Mineral make-up: not so natural

Mineral make-up isn't quite as natural as cosmetics marketers make out.

Naturally beautiful?

For anyone who wears foundation, the benefits of mineral make-up sound like a dream. Far from clogging your pores or being bad for your complexion, it claims to be so gentle you can sleep in it. Some brands even claim using it will improve your skin.

Despite having been around since the 1970s, mineral make-up has seen a recent surge in popularity. Capitalising on what seems to be the public's passion for all things "natural", many major cosmetic brands have launched a line of mineral foundations over recent years and are selling them from department stores to supermarkets. 

How is mineral foundation different?

Mineral foundation is marketed as a more natural alternative to other foundations, such as liquids and pressed powders. The biggest difference is that it usually contains finely crushed, naturally occurring minerals, and most come in loose powder form to be applied using a special brush.

It's a radical departure from the usual quick application of liquid, sticks or pressed powder bases with fingertips or a sponge. Although a little more complicated and messy, the claims you'll be improving your skin and appearance make the extra effort seem worth it – who wouldn't want to use make-up that's good for your skin?

But is it really natural?

Even though it's claimed mineral foundation has many good qualities, including being great for improving acne, moisturising skin and not clogging pores, dermatologist Philip Artemi says none of these claims are true. "Mineral make-up isn't anything but an alternative kind of make-up, nothing more," he says, arguing it doesn't have any therapeutic effect. As a cosmetic, mineral foundation can't actually make any therapeutic claims.

As for being more natural than other kinds of make-up, once again mineral foundation fails to live up to its claims. Most of the mineral ingredients naturally contain traces of toxic impurities and require processing to remove them. As ingredients undergo chemical processes and purification to render them safe for cosmetic use, it's quite a stretch to define them as "natural", says Artemi.

There are no regulations that define mineral make-up. Currently, any product can be labelled mineral make-up if it contains any mineral as a primary ingredient, even if it contains a whole host of synthetic ingredients as well.

Generally, most mineral foundations contain the same core ingredients:

  • titanium dioxide
  • zinc oxide
  • mica
  • iron oxides

Some will contain bismuth oxychloride and talc as well.

It's a personal choice

For consumers who wish to avoid all these added extras, cosmetic chemist and pharmacist Tina Aspres recommends checking the ingredients on the package. Her first rule of thumb is to look for a product with as few ingredients as possible. The products we found available had as little as five ingredients and up to 30.

Aspres also suggests looking for a product that's fragrance-free, doesn't contain parabens or other preservatives, and doesn't include bismuth oxychloride.
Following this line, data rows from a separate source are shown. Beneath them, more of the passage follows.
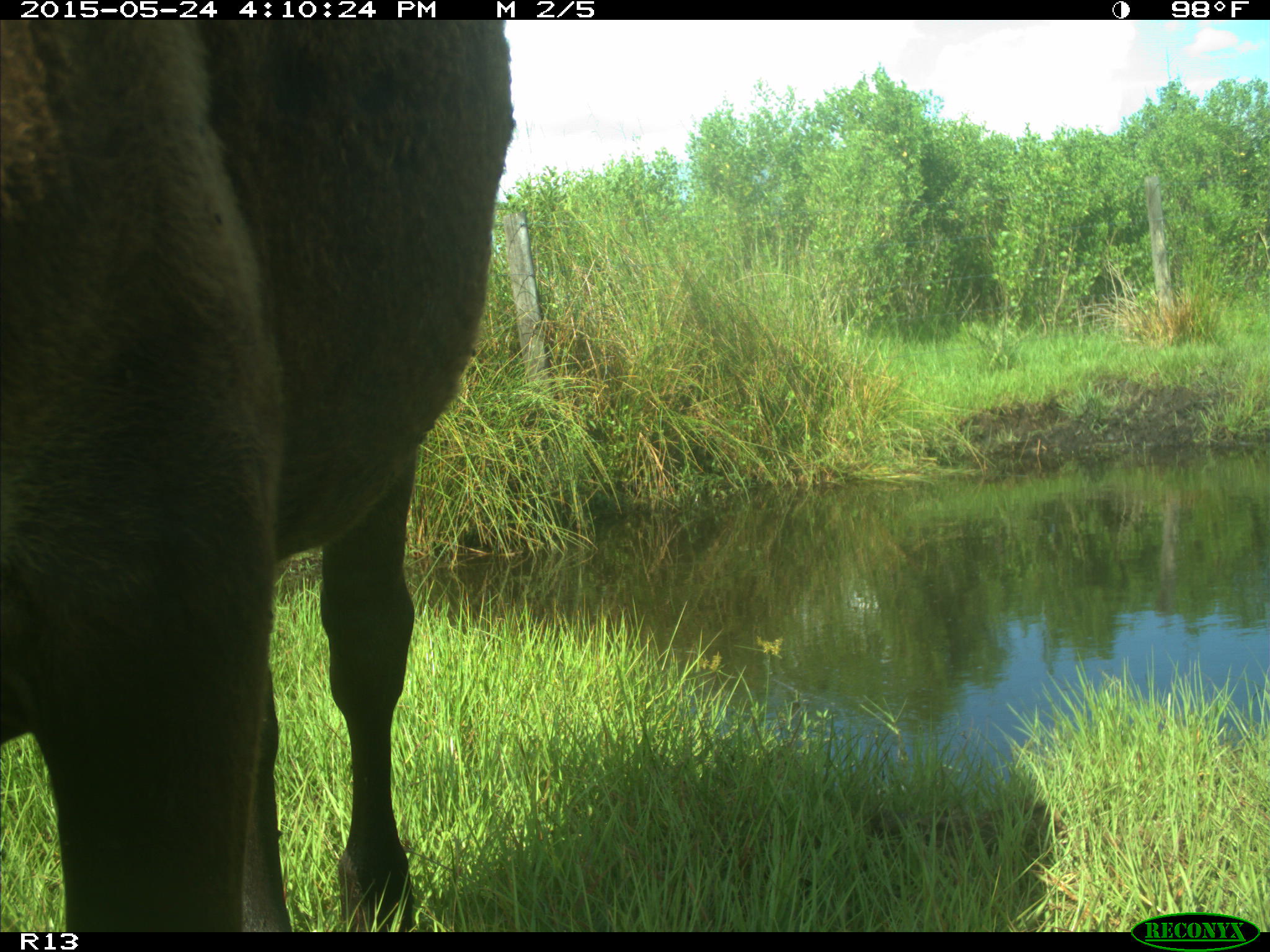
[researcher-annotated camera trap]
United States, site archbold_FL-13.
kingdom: Animalia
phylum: Chordata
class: Mammalia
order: Artiodactyla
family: Bovidae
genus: Bos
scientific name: Bos taurus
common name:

After that, she says it's a case of trial and error to see what looks best on your complexion. "Some people with oily skin find that the mineral powders darken in patches on their skin, while other people find it quite drying," she says. "Some people love the light coverage it gives and the way it feels. It all comes down to personal preference."

If you have problem skin

While they can't work the magic on your skin that the marketers would have us believe, some mineral foundations may appeal to people with skin conditions such as rosacea, acne and eczema. Artemi says that simpler mineral make-ups – those that contain only a handful of ingredients, as well as being fragrance- and preservative-free – are likely to be less irritating.

However, using mineral foundation isn't a guarantee your skin won't be irritated. The usual irritants in most foundations are fillers, parabens and fragrance. Most mineral foundations are preservative- and/or fragrance-free, but many still contain allergenic fillers such as bismuth oxychloride.

Bismuth oxychloride is a very common and popular ingredient in cosmetics; we found it in 10 of the 14 products that we compared. It's used to add bulk as well as giving a visible sheen that camouflages lines, wrinkles and minor discolorations. It also gives the product a silky, luxurious feel. On the downside, it's a totally synthetic ingredient, a by-product of lead, tin and copper refining, which is further refined and combined with water and chloride.

Don't believe the hype

Despite the marketing hype, mineral make-up doesn't improve your skin, nor can it be considered a "natural" alternative to other types of foundations – it's simply an alternative. If you have sensitive skin, look for a mineral make-up that doesn't contain fragrance, preservatives, or bismuth oxychloride.